When you read Paulette Jiles’ novel was a movie already in the works?
Oh yeah. Tom was already attached, you know? So, when they asked me it was like a dream come true, to be honest, it was a Western, it was a chance to team up with Tom. And as I say, it was a chance to make a film about the road to healing. And also from my point of view, a chance to make a more classical looking film, a different film, break new ground, because you can’t always do the same things. You’ve got to challenge yourself and do different things.
Your aesthetic is decidedly different in this picture, although I thought with “22 July,” you also changed direction from some of your previous films.
Yes, I did. I did. Yeah.
For this one in particular, were there any specific influences that shaped how you wanted the movie to look?
Well, in the end, it’s set in 1870, and people moved slower and there aren’t any cars. It’s got a certain pace. But yes, I mean, obviously, John Ford… A few years ago, I was one of the people involved in that Netflix documentary series “Five Came Back.” I don’t know if you’re familiar with that?

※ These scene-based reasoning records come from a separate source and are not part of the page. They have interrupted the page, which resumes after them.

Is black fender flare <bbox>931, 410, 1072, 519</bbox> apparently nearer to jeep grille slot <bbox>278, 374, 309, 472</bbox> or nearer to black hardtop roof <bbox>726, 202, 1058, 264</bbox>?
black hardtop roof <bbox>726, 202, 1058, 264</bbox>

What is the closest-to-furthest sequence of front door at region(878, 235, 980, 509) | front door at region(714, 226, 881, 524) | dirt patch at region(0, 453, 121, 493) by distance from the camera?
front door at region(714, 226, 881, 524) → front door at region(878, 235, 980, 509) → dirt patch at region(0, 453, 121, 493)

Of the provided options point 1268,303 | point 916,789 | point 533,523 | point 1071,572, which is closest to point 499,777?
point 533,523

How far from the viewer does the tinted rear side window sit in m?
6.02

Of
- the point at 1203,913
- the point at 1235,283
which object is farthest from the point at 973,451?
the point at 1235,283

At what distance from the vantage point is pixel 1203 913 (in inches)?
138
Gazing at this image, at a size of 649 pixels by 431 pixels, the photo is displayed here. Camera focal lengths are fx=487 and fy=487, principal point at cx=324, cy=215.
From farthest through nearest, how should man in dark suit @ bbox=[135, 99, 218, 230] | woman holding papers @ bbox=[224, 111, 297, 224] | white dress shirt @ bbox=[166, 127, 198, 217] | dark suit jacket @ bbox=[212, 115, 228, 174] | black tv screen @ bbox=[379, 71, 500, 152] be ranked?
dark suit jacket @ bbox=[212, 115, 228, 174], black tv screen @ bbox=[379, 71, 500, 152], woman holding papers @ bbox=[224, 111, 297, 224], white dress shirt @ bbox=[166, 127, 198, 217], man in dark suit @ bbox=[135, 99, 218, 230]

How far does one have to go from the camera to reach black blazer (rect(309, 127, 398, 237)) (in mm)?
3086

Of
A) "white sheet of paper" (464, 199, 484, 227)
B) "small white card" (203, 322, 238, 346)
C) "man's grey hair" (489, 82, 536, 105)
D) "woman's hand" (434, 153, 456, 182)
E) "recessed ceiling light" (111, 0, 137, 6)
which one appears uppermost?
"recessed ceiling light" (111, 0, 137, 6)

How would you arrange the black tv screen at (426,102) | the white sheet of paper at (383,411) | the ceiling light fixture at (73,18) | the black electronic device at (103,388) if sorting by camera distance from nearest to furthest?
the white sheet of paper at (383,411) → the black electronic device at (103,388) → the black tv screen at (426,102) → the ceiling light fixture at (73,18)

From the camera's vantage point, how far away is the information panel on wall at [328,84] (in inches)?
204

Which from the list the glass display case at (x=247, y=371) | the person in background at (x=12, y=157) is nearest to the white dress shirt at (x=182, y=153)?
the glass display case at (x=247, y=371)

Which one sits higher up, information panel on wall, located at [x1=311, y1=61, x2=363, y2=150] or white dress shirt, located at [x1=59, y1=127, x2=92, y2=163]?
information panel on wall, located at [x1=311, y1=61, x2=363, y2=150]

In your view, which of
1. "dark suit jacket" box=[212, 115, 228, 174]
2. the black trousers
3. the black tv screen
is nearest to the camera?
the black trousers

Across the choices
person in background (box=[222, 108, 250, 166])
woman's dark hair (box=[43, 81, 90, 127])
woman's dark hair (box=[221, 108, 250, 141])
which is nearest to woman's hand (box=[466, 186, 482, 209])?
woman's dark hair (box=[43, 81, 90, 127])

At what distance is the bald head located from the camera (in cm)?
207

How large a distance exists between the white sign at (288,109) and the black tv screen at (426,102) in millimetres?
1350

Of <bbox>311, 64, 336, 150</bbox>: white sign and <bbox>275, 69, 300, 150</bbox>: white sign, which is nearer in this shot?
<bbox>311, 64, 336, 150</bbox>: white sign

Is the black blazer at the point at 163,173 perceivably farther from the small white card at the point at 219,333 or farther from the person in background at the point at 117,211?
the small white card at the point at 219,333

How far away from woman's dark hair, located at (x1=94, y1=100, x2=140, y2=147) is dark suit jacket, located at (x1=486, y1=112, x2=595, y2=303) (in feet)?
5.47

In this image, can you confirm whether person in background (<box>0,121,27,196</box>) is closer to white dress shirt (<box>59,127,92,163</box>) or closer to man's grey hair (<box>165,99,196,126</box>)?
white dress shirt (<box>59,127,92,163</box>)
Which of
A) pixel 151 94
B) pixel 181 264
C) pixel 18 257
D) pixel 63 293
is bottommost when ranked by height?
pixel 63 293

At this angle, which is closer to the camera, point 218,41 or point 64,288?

Five directors who went to war, but came back changed. I chose to do John Ford. So he was a lot in my mind. We watched all his films and talked a lot about him. And then when I read this novel, it struck me that really, it was “The Searchers” in reverse. It wasn’t the man going out to find the girl, it was the man bringing the girl home. And that made it feel, also, rather contemporary, and different. But obviously, mythic, like all great Westerns should be. And also an opportunity to make a film under the big sky. I mean, what is a Western? A Western is generally an intense, intimate drama, played out against this huge, inhospitable landscape. And that’s, I think, what this one is too.